Opinion: News companies exploit tragedies and treat celebrities like royalty

NEW YORK (MarketWatch) — The Gallup polling organization has reported that Americans’ confidence in the media remains frightfully low. If you’re in the news business, this development should shake you to your core.

It boils down to this: What you’re selling, the public ain’t buying.

In fact, its belief in television news, newspapers and news found on the Internet is currently at or tied with record lows in the polling organization’s long-running confidence-in-institutions surveys. This is not a new occurrence.

Those findings build on a decades-long nose-dive. And what about the media industry’s savior, the Web, you ask? The trust in Internet news remains low since the previous survey, conducted in 1999. But that was so long ago that the tech-stock bubble hadn’t even burst yet.

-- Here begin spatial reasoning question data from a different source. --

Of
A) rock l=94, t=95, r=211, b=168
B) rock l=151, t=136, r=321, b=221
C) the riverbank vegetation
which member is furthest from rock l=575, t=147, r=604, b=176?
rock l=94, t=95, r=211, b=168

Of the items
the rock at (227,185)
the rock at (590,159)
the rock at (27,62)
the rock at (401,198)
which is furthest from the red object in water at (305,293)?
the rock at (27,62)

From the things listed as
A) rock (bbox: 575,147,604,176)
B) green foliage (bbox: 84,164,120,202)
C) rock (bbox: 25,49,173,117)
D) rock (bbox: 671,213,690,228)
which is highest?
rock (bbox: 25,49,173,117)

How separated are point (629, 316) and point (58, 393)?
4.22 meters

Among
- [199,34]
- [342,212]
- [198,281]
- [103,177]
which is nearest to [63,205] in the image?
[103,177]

The survey scrutinized Americans’ trust in 17 institutions; and newspapers, television news and Internet news ranked in the bottom third. The only institution all three outpolled was Congress. (That’s something to cheer about, eh?)

The Poynter media organization notes that, according to Gallup, “confidence in newspapers has declined by more than half since its 1979 peak of 51%, while TV news has seen confidence ebb from its high of 46% in 1993, the first year that Gallup asked this question.”